The silence that follows my comment is long and strained. Taking a deep breath, I slowly walk over to where he is seated and take his hand. Surprise flickers across his face, but then he responds by tightening my hand in his grip. His blue eyes look up at mine searchingly, hurt and helpless.
"I don't know why you make me feel this way," He says softly. "I want to do everything I can for you, but I can't even do a thing. I'm useless."
"It's not your fault," I say, caressing his fingers with my own. "I was made this way. Everywhere I go, everything I touch...there is blood. I'm used to it. And that's why it's better if I stay alone. " I stand up to leave, and he stands too.
"I just want you to know," He says, meeting my eyes. "That I am not one to back out of a promise, Pan. Useless or not, I'm still willing to come."
I smile faintly and reach up to touch his cheek. Once again I think what a fine man he is. Consumed with doubts and questions, he still wants to do his duty. He still wants to be with me.
"I can make you forget," I tell him. "I can manipulate your mind so that you would never remember who I was. But I don't want to do that to you, Trunks, even now. And I think it is because I have started to care far too much." I turn away before he can see the pain in my eyes. "I just want you to get away from here, get away from me. And forget any of this ever happened. Please."
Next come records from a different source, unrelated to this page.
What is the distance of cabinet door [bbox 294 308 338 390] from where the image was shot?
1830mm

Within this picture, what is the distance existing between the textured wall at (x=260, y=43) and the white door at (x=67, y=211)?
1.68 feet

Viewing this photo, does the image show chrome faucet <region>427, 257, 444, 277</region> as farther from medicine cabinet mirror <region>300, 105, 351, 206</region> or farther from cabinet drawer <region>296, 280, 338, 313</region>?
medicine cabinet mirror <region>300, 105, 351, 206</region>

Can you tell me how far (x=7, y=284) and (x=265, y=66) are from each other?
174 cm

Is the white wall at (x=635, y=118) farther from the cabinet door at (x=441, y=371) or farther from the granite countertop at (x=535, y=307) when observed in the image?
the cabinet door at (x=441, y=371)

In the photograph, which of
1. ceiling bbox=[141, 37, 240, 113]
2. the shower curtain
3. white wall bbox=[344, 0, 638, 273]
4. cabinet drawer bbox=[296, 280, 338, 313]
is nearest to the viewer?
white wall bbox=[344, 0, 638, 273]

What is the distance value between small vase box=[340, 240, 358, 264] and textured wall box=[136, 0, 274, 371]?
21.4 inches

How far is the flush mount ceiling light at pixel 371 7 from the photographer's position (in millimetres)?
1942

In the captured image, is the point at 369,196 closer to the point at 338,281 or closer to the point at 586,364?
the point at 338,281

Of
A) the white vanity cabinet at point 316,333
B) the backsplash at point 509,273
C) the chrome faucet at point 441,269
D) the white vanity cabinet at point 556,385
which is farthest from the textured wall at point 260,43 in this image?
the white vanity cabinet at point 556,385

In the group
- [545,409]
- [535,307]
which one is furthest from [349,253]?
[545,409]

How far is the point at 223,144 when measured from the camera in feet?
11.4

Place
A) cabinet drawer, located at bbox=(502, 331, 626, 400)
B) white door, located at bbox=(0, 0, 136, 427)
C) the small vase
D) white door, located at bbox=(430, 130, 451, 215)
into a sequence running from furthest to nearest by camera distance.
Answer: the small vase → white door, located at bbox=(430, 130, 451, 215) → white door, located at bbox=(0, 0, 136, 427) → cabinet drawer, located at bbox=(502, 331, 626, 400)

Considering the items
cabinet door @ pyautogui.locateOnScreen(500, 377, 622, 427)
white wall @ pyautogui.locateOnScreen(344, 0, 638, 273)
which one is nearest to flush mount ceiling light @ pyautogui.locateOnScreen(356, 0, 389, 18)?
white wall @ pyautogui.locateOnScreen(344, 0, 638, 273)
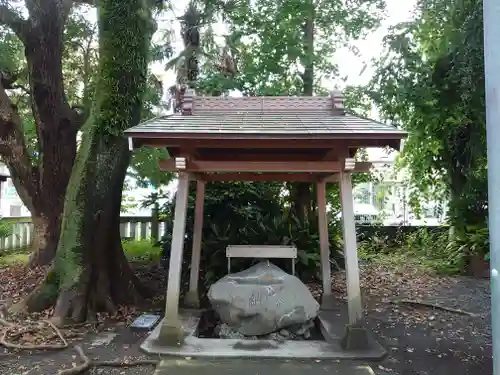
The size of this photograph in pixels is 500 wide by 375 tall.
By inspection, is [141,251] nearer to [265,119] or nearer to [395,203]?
[265,119]

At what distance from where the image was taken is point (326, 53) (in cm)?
1001

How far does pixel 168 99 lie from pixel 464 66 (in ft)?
33.6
He stops me as I reach for the doorknob. I do not shake his hand from my arm, and instead stare into his eyes, which are so full of desire. For the first time in a long while, I feel incredibly lonely. So human and vulnerable. It frightens me enough to back away and remove my arm from his grasp.
"Will I see you again, Pan?" is all he asks.
"I hope not," I tell him. "And I don't mean that cruelly. Goodbye, Trunks Briefs."
And without another word, I turn around and leave.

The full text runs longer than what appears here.